I just want to tell everyone this to get it off my chest. Well it was a nice shiny day in the park sitting there in the grass, so i pulled out a nice pipe and smoked some salvia. At first i was seeing aliens from other planets with 2 foot penises in the sky. I saw the children playing in the playground and started to feel scared becouse one of the small children had a huge hairy testicle for a head. I had a deep conversation with the testy and told it secrets that i have never told even my self. Then, when i thought it was whereing off, i went to the local dunkin donuts with some random mexican that i found hoping across the highway barrier. His name was Pedro Hernandez.
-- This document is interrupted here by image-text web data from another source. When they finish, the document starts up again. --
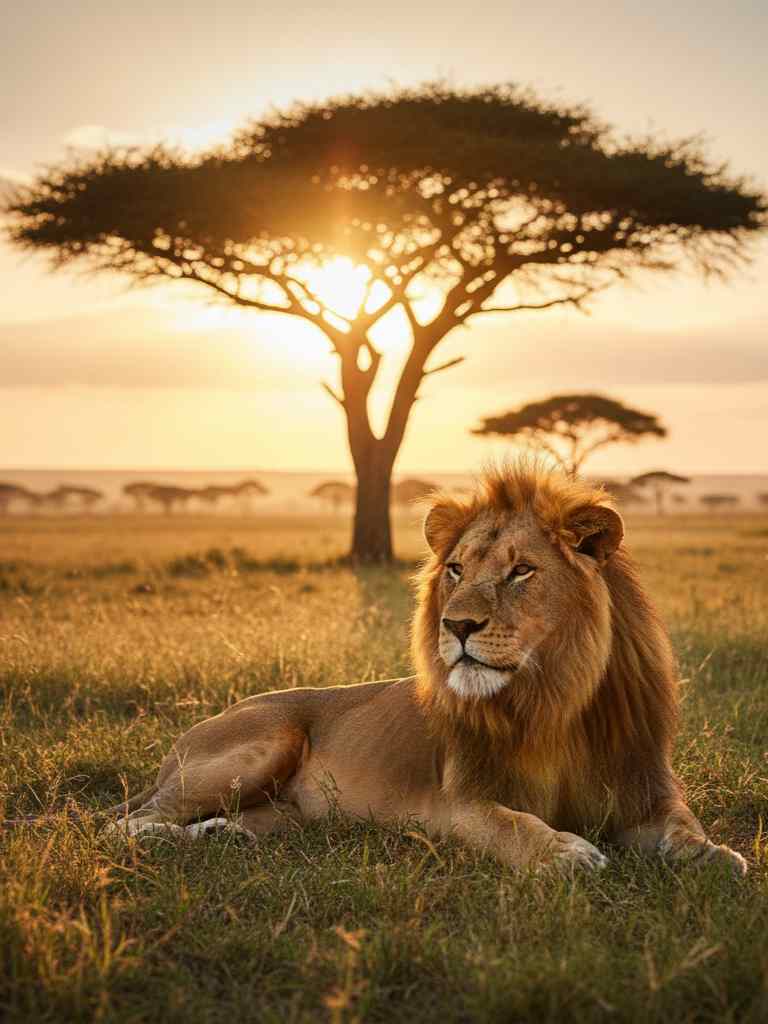 Seekor singa jantan berwibawa sedang duduk santai di padang rumput sabana saat matahari terbenam, dengan siluet pohon akasia ikonik di belakangnya.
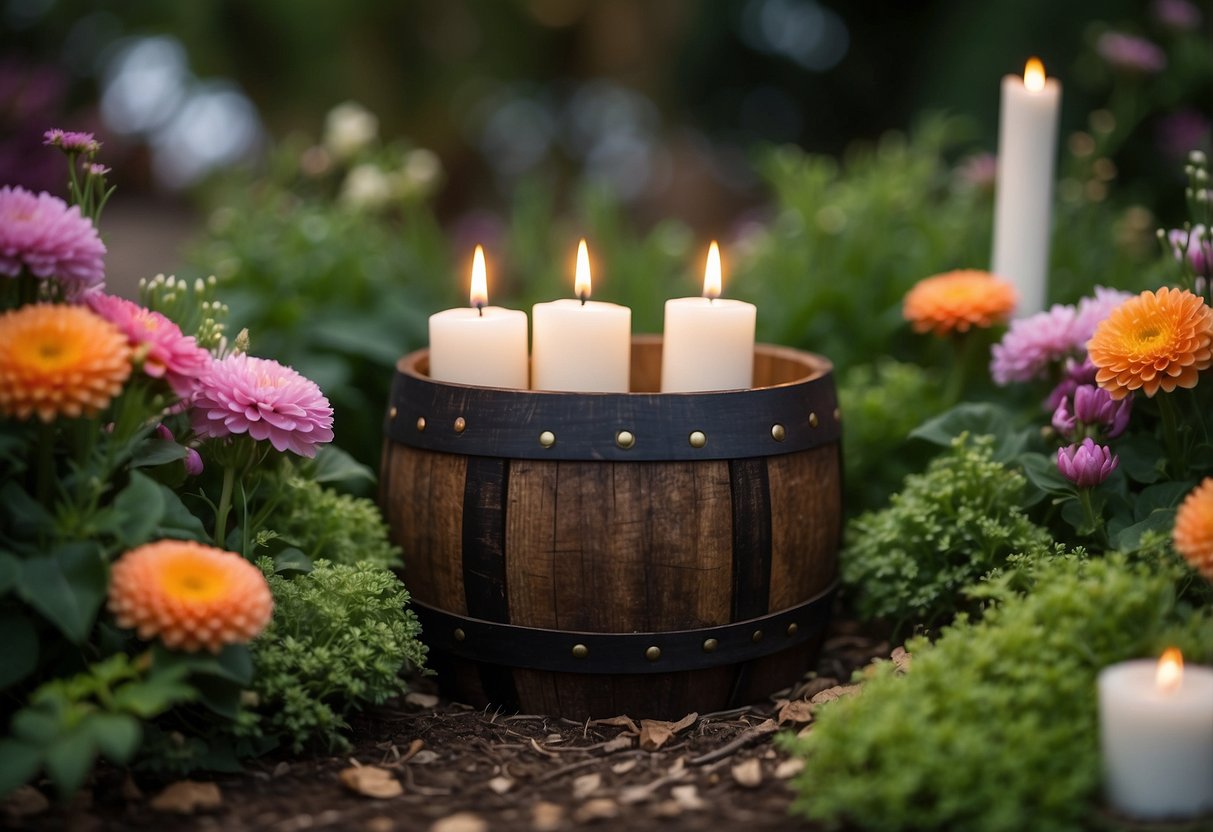 A whiskey barrel ring holds multiple candle holders, placed in a garden setting with greenery and flowers surrounding it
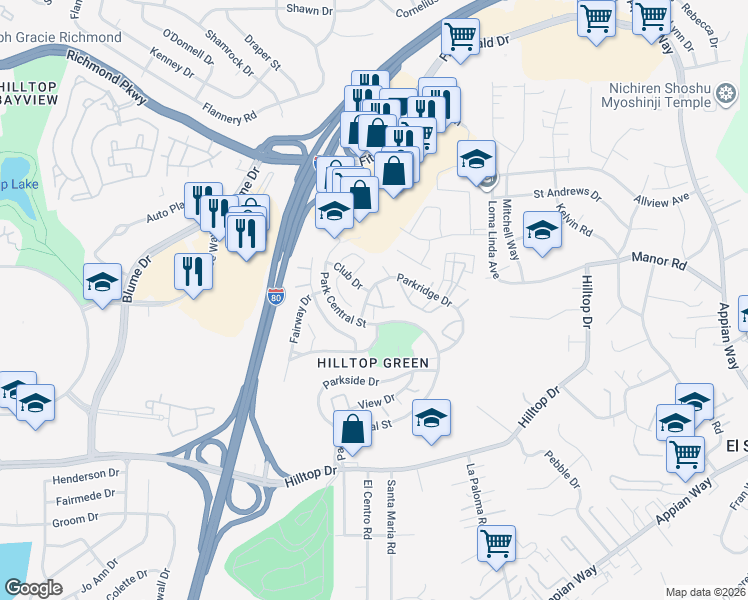 map of restaurants, bars, coffee shops, grocery stores, and more near 34 Greenview Lane in Richmond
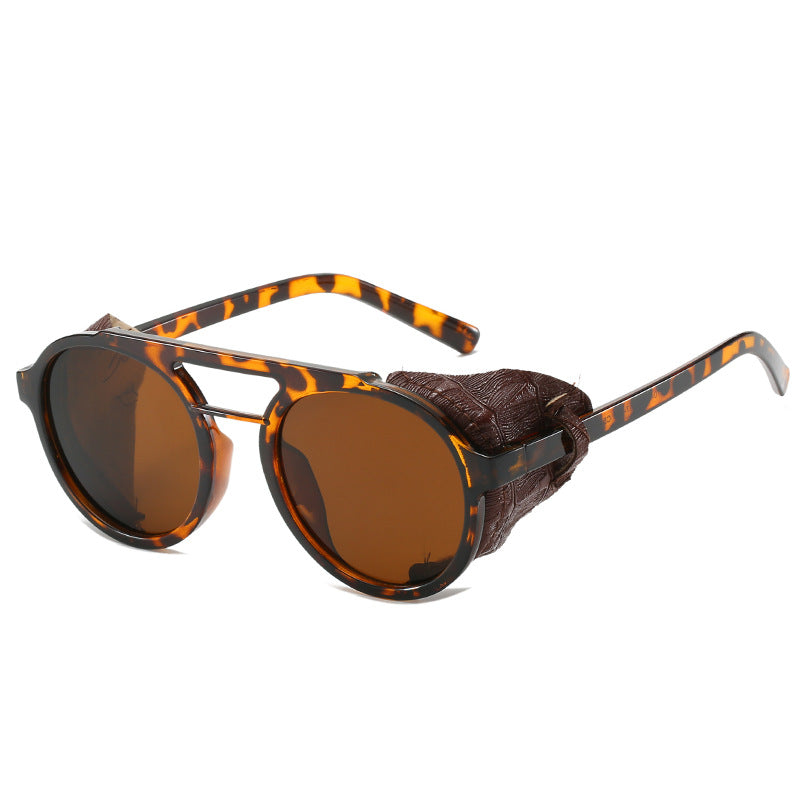 Retro round frame double beam sunglasses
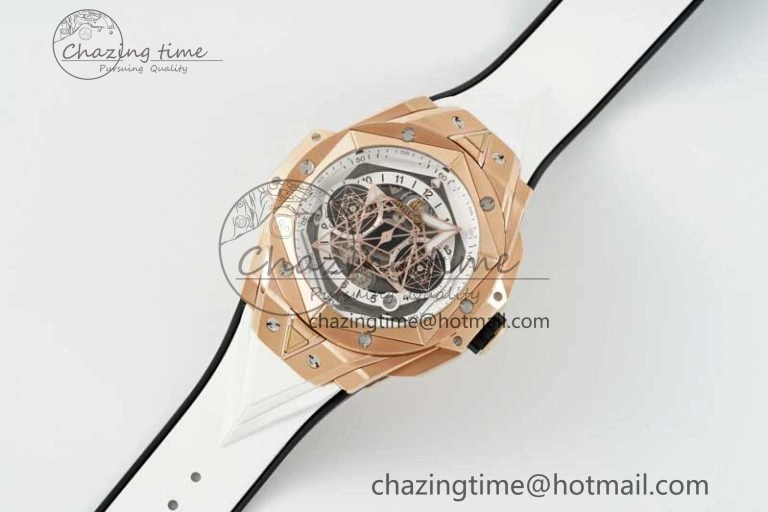 Big Bang Sang Bleu II Chrono RG BBF Best Edition White Dial on White Gummy Strap A7750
He was whereing a sumbrerro .While i was talking to him about the human anatomy, i started geting flaccid, or atleast i thought i was. My mexican pet seemed stimulated by my Flaccid and limp dong. the my bloodfilled shaft was flopping around my pants like a wounded animal. Then i woke up. i was at dunkin donuts, not flaccid, No pedro, like nothing ever happened. But then when i got up to leave, there it was, laying there in the sunlight. The mexican sumbrerro. He must have been real. Will i ever see pedro again? if i do i want to have hot, steamy, passionate sex with him. Has enyone else had an experiance like this?
No actualy flaccid means when your penis is long and bloodfilled but not standing up. Its kind of floppy.
It might have been funny, if it wasn't so blatantly obvious that you were just screwing around, hehe. :H
No fucking way! I met Pedro a couple of years ago at work. I caught him trying to steel jalapeno peppers and taco-bell brand taco shells. He bribed me not to inform my manager with a copious sack of Marijuana. I let him go, of course, and thoroughly enjoyed the free nuggets.